Extend the article on owner operator pay at FTL and expedited carriers, picking up right after its final sentence.

■ **SELECTED PASSAGE**:
START

Every carrier says owner operators “earn more” with them. Few explain how the math actually works. If you run your own truck, the pay model matters more than the biggest number on the recruiting banner, because the model decides what happens to your income when fuel spikes, freight softens or your dispatcher stops answering. Here is how owner operator pay works at an FTL and expedited carrier, and how to read an offer like an owner, not a passenger.

The two big models: percentage of gross vs per mile

Most FTL carriers pay owner operators one of two ways. Percentage of gross gives you a fixed share of what each load pays. When rates climb, your settlement climbs with them. When you and your dispatcher pick smart freight, you feel it directly in your check. Per mile pays a flat rate for every loaded mile, which smooths out the ups and downs but caps your upside in a hot market.

At Falcon Logistics, owner operators keep 90 percent of gross with weekly settlements. The percentage is calculated on the total load gross, which is the number to verify with any carrier. If a recruiter quotes a percentage, always ask, percentage of what? A “90 percent” deal measured against a linehaul figure that already had fees carved out of it can pay less than an honest 80 percent of true gross.

FTL vs expedited freight, what changes for your wallet

Full truckload work means one shipper, one trailer, longer lanes and predictable schedules. Expedited freight is time-critical, pays a premium for speed, and rewards drivers who can grab a load and go. A carrier that runs both, like Falcon with dry van and reefer freight across the U.S., Canada and Mexico, can keep your calendar full when either market cools. Cross-border lanes add another layer, usually better rates and less competition, with the carrier’s team handling customs paperwork.

END

■ **Image-based spatial reasoning data**:
START

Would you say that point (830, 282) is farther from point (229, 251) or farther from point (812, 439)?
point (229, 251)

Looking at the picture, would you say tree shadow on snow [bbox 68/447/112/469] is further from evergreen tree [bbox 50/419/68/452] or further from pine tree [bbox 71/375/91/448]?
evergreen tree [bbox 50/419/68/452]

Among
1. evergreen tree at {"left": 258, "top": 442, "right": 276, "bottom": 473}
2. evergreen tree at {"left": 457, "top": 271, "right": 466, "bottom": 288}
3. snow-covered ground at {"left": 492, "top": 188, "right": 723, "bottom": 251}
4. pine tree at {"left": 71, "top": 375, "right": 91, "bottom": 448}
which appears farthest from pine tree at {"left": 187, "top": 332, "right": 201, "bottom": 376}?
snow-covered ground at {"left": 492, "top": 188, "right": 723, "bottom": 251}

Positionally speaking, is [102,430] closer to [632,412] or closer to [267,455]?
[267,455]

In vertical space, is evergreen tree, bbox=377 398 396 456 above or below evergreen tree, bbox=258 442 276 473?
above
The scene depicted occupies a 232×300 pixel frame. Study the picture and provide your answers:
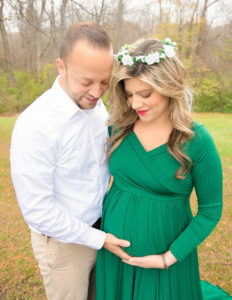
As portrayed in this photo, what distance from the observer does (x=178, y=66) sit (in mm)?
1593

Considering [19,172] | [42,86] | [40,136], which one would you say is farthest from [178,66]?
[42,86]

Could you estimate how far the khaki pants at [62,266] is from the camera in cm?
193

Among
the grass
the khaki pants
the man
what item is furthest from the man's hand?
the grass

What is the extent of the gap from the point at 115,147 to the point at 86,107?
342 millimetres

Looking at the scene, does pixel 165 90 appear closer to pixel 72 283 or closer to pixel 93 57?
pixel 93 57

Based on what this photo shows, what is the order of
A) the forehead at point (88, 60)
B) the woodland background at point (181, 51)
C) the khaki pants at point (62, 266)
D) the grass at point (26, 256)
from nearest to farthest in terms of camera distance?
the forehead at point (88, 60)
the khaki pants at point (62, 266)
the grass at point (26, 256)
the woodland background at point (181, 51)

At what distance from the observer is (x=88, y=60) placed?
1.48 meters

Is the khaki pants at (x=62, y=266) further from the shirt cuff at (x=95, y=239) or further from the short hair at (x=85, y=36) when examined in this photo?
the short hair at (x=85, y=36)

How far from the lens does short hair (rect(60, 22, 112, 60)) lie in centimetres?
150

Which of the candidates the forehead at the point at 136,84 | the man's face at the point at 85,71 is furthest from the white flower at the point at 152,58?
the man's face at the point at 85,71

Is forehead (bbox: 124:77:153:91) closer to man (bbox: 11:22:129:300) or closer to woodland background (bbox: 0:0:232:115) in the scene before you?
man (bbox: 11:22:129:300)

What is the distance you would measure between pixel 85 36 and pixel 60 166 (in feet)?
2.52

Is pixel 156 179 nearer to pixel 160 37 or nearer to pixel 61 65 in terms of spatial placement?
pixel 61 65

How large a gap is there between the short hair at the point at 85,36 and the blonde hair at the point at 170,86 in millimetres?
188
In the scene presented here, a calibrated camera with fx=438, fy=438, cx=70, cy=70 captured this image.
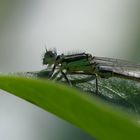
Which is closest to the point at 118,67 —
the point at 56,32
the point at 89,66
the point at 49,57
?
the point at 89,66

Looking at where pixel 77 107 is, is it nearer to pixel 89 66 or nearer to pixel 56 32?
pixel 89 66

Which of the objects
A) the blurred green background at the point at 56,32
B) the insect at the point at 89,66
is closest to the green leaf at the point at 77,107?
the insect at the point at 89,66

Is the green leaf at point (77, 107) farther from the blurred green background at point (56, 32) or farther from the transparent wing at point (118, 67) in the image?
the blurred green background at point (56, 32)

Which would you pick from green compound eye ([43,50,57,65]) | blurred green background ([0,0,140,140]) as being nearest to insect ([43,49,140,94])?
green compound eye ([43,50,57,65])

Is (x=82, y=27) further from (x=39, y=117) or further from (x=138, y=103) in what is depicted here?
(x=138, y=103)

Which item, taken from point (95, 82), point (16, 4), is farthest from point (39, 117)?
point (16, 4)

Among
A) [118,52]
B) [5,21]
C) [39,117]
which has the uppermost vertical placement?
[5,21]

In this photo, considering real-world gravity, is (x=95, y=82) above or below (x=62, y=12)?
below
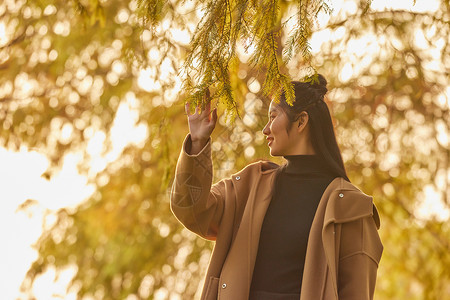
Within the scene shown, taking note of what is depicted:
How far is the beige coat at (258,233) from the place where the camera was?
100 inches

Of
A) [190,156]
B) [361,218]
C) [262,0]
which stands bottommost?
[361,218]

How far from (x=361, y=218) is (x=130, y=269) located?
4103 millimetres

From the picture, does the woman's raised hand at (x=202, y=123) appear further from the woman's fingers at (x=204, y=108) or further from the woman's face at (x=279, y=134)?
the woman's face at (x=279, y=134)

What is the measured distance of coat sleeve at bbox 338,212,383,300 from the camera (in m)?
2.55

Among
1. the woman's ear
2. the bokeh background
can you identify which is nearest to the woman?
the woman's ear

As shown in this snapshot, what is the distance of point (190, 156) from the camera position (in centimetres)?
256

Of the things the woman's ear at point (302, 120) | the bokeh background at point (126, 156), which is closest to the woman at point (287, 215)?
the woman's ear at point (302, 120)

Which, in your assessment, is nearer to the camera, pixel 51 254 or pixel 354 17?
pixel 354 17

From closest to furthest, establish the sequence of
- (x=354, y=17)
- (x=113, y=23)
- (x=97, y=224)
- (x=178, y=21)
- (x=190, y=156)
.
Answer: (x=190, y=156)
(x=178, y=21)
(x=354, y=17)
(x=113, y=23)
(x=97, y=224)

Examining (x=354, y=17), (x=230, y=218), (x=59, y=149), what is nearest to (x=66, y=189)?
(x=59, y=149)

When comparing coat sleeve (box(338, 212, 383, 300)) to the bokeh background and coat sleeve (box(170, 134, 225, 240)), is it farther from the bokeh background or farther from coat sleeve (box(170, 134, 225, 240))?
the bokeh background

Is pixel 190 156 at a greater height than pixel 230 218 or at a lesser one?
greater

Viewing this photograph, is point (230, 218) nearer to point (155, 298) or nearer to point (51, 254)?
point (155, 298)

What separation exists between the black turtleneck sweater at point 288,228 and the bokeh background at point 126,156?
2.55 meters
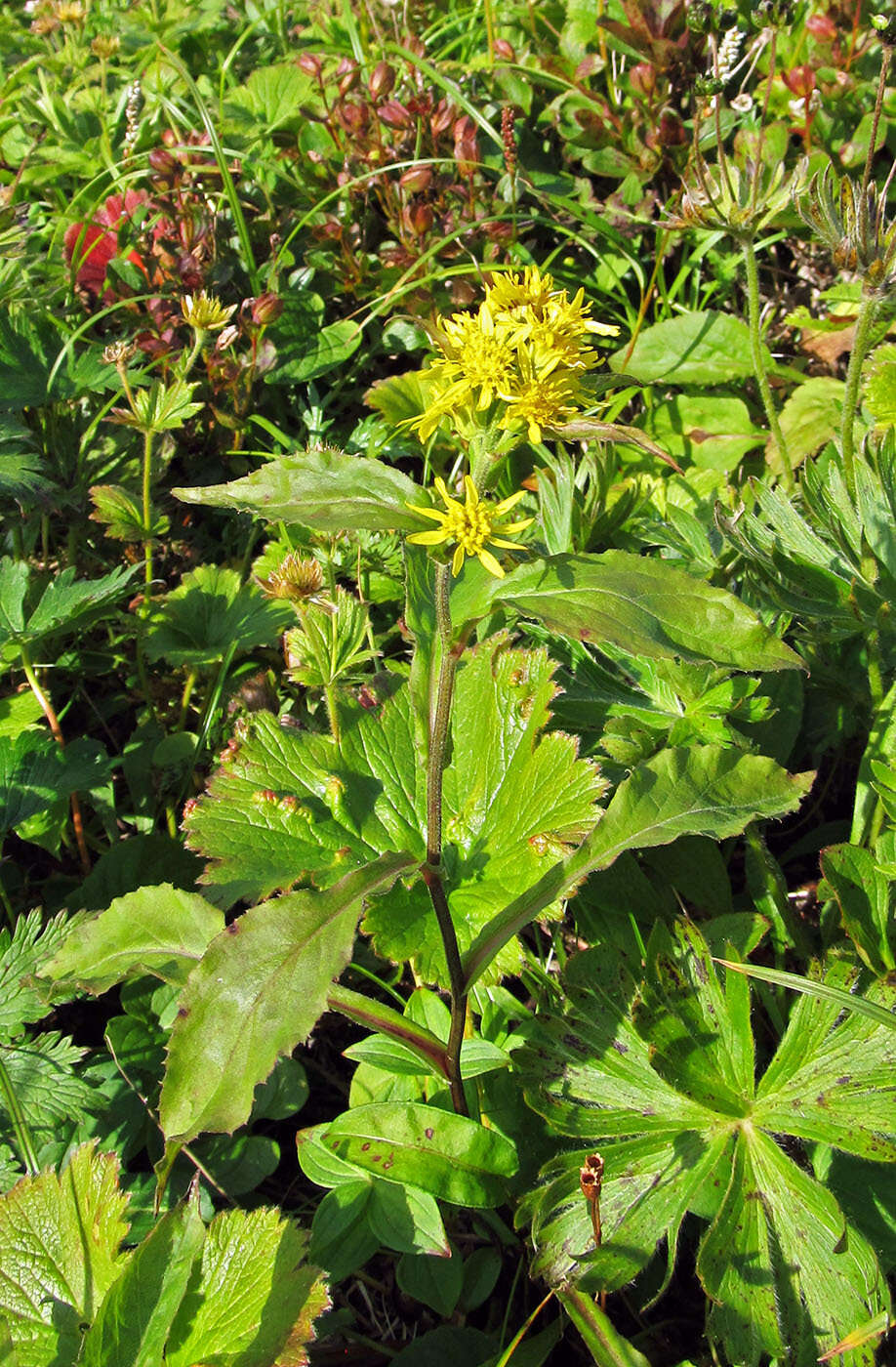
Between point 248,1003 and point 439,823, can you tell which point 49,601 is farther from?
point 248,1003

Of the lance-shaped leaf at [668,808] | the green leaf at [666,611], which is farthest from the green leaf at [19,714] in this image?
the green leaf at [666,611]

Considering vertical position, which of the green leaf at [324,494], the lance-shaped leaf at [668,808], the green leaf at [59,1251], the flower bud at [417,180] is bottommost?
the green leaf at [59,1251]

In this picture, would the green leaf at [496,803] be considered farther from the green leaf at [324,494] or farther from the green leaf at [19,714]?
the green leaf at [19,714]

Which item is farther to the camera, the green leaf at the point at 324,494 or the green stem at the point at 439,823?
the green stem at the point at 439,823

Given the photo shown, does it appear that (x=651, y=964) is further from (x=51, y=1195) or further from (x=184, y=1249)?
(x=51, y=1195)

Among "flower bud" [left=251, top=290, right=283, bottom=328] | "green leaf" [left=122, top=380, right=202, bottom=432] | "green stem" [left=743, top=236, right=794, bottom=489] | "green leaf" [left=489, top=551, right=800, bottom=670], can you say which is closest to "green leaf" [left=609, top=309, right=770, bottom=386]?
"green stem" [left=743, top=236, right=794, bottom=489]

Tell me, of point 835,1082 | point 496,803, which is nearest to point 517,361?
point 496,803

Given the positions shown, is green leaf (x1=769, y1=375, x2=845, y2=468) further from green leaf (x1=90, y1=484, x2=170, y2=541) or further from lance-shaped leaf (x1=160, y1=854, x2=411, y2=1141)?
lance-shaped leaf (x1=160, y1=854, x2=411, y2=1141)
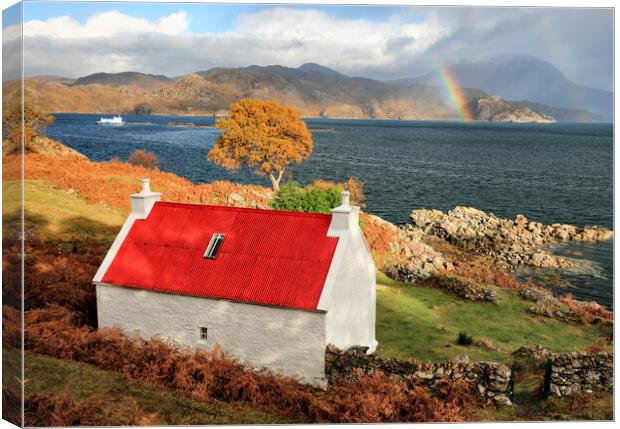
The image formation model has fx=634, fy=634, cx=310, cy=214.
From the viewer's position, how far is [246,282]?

END

■ **EXERCISE ANSWER**:
What eats your settlement

Gross is not take-home. Between the settlement and your pocket sit fuel, insurance, maintenance, plates, tolls and any fees the carrier charges. Two things separate a good carrier from an expensive one:

  • No hidden fees. Every recurring deduction should be listed in writing before you sign. At Falcon the promise is simple, no hidden fees, and you can hold us to it line by line
  • No forced dispatch. If a load does not work for your costs, you say no. Forced dispatch turns a percentage deal into someone else’s math

The support side of pay

Some of your income never shows up on a settlement, it shows up as costs you did not have to eat. A dedicated dispatcher who knows your truck keeps deadhead down. Dedicated lanes keep your weeks predictable. A truck and trailer shop keeps small problems from becoming towing bills. Safety and referral bonuses put extra money on top. A plate program spares you a lump-sum headache. When you compare two offers, price these in, they are worth real dollars per year.

Questions to ask any carrier before signing

  • Percentage of what number, and can I see a sample settlement?
  • What deductions recur weekly, listed one by one?
  • Is dispatch forced or true no-forced?
  • How fast are settlements paid, and is there escrow?
  • What does a slow week with your freight look like?

A carrier with honest math will answer all five without flinching. A carrier without it will change the subject to their best week ever.

Run your numbers with us

Falcon Logistics runs dry van and reefer freight across 48 states plus Canada and Mexico. Owner operators keep 90 percent of gross, get paid weekly, and are never force-dispatched. Requirements are straightforward, CDL Class A, two or more years OTR, a clean MVR and your own 2018 or newer truck. See the details and apply on our jobs page or call recruiting at (205) 895-6617.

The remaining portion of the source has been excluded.